■ ACTION ITEM: Copy each line of the data that has "deer" in it.

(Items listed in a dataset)
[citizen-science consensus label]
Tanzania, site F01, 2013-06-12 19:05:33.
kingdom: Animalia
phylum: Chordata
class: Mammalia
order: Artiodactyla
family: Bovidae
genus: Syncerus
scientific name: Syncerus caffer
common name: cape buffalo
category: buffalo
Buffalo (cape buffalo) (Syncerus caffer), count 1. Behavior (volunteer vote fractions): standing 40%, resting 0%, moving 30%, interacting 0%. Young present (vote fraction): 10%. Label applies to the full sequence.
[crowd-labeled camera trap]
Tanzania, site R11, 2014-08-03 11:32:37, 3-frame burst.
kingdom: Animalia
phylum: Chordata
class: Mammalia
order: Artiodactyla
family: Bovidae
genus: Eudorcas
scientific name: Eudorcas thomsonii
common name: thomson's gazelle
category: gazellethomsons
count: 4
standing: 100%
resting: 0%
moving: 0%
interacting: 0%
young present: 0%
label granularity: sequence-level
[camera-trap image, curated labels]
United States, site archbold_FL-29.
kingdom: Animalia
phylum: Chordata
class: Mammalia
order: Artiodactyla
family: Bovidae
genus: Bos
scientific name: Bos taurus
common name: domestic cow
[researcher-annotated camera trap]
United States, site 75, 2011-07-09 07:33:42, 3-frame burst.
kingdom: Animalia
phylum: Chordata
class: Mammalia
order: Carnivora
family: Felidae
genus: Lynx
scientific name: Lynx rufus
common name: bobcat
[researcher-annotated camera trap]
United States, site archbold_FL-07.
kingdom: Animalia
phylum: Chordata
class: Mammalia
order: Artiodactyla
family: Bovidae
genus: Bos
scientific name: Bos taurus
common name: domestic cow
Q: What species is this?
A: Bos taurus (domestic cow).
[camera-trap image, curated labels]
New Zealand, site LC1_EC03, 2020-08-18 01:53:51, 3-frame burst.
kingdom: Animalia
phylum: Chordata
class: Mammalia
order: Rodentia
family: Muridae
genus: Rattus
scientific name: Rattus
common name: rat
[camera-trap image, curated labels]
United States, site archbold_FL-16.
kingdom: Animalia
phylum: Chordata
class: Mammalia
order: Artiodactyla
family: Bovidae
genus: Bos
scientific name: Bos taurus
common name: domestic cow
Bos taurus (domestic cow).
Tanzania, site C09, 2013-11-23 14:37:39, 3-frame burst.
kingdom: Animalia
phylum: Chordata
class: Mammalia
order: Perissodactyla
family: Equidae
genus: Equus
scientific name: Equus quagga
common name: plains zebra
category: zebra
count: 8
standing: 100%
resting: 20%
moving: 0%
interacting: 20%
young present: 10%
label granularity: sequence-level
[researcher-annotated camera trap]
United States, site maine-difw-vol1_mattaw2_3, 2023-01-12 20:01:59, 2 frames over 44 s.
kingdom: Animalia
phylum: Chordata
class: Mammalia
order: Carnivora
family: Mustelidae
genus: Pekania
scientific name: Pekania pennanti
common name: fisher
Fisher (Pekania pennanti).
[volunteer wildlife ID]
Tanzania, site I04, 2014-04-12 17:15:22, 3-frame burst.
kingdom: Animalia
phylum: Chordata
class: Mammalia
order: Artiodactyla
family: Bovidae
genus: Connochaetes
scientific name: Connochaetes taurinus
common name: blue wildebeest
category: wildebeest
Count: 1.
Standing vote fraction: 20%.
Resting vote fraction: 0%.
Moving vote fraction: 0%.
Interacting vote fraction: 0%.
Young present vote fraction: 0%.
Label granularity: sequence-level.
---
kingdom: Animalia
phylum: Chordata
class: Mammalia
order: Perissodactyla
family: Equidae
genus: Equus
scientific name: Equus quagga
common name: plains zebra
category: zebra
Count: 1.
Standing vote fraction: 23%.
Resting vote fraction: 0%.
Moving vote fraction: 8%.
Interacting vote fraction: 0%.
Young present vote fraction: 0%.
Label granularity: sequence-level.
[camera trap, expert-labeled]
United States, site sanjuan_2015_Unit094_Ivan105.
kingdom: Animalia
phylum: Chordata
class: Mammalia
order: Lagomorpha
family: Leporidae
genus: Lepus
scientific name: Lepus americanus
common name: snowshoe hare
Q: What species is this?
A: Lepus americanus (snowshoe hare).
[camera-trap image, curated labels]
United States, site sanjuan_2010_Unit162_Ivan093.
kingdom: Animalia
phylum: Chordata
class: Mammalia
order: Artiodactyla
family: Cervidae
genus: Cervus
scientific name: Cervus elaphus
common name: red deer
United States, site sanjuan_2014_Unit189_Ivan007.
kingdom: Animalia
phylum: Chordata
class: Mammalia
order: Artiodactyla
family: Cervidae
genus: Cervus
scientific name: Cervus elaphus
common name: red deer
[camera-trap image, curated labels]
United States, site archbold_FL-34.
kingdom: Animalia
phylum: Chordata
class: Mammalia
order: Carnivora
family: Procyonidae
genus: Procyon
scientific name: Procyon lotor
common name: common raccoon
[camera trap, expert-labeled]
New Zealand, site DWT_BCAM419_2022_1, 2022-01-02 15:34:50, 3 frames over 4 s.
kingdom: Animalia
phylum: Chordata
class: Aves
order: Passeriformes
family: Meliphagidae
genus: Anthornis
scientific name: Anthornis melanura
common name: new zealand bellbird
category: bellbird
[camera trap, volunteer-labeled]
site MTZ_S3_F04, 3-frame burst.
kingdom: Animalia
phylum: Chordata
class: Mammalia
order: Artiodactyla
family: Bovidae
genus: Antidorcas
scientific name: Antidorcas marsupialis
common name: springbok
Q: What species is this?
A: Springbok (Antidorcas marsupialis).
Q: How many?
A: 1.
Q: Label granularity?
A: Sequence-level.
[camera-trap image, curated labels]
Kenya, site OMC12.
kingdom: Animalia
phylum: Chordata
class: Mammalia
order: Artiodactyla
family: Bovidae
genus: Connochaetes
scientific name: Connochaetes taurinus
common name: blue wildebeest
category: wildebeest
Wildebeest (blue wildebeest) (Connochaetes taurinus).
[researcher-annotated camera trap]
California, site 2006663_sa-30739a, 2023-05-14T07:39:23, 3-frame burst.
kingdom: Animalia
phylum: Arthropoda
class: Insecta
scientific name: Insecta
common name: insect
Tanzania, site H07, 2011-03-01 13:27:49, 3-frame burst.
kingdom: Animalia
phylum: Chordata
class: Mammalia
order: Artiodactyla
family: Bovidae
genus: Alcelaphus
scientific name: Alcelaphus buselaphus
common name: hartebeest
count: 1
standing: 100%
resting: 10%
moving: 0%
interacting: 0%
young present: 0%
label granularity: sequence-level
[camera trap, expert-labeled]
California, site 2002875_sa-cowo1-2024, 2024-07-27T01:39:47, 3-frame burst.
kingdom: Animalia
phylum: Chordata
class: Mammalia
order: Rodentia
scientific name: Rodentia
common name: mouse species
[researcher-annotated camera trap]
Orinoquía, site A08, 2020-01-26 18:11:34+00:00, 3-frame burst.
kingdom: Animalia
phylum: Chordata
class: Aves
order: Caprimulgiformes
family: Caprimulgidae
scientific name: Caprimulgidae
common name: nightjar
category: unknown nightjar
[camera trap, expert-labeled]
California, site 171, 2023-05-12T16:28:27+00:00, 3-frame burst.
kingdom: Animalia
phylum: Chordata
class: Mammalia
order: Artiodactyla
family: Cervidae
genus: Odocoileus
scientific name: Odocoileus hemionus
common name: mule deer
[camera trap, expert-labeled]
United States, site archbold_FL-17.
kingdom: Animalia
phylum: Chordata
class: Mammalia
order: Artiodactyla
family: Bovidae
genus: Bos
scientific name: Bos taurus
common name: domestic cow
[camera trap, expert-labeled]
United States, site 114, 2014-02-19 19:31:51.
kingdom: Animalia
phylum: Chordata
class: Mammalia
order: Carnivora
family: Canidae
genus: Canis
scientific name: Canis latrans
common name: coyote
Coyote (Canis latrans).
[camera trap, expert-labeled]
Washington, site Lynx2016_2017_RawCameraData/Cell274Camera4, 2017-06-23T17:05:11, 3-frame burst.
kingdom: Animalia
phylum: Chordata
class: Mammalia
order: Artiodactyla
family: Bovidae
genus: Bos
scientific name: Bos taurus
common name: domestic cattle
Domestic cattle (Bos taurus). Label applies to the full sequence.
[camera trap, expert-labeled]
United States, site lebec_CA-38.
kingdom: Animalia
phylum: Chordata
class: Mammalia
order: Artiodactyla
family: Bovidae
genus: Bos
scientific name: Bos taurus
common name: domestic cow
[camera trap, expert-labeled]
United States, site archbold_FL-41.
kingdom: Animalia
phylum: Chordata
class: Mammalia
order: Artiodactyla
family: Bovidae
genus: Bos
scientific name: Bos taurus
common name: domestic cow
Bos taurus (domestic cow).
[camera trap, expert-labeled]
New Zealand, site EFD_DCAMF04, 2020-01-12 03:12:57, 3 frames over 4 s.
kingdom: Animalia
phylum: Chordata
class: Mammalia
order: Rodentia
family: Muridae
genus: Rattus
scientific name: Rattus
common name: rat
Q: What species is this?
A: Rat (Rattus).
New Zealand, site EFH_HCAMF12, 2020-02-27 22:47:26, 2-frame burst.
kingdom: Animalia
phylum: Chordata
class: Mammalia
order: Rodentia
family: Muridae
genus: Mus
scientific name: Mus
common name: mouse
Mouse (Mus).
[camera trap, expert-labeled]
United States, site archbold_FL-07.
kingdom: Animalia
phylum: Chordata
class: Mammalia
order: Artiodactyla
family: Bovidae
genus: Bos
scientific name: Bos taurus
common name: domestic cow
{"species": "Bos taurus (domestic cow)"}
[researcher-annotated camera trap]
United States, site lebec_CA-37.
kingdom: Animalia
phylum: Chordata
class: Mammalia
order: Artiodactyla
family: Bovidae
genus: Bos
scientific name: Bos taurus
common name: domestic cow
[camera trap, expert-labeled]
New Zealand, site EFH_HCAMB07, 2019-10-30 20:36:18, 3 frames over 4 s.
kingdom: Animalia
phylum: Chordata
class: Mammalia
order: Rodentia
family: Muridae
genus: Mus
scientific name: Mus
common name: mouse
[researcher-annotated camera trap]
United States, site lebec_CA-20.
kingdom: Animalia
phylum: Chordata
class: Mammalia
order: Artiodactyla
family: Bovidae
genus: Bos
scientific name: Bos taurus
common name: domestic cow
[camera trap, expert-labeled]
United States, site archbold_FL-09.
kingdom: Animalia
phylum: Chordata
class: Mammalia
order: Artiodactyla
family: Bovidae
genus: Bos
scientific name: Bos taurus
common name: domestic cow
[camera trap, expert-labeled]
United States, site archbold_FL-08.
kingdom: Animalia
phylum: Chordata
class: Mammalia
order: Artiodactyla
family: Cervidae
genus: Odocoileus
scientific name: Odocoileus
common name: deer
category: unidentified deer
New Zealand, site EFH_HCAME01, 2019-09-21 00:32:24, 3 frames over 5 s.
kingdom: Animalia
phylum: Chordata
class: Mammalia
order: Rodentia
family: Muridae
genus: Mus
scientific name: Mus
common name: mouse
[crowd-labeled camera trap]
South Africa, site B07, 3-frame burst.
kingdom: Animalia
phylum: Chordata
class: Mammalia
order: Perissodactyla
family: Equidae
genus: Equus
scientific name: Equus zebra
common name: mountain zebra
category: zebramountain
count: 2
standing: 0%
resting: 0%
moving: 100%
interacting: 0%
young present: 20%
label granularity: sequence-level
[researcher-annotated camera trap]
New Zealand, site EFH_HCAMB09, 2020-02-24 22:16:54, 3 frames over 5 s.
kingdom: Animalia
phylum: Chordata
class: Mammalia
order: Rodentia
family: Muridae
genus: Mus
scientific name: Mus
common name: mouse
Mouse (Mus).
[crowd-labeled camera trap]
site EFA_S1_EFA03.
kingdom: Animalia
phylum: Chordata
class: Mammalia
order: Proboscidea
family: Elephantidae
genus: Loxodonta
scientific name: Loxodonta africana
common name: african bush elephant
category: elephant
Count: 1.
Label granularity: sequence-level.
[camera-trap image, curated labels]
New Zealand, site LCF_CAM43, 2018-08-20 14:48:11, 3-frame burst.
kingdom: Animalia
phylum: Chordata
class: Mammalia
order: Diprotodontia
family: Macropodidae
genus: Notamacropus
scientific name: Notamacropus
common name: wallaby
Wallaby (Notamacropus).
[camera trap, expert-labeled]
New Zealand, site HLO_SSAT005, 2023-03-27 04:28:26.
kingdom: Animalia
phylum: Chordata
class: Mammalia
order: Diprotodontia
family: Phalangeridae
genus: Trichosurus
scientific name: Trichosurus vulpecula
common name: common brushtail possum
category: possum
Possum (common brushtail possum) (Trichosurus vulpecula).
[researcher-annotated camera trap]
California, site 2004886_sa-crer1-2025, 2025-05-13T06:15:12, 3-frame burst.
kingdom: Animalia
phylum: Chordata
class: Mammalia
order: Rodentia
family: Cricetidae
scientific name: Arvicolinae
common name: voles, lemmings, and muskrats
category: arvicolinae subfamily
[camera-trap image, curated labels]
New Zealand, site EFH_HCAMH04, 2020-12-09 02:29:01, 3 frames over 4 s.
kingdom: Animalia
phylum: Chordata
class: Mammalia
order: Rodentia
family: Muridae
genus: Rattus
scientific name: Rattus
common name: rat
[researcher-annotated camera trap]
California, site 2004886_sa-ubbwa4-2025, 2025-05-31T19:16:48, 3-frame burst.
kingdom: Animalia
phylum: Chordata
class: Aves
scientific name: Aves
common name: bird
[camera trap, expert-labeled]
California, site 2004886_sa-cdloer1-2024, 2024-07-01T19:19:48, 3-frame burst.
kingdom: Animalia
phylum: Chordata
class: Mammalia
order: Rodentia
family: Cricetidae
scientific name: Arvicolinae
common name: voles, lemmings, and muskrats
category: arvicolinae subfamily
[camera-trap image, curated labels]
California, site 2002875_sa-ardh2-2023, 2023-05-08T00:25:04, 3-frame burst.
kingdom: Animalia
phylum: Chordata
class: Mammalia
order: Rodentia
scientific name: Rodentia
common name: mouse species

■ WORKED SOLUTION:
common name: red deer
common name: red deer
common name: mule deer
common name: deer
category: unidentified deer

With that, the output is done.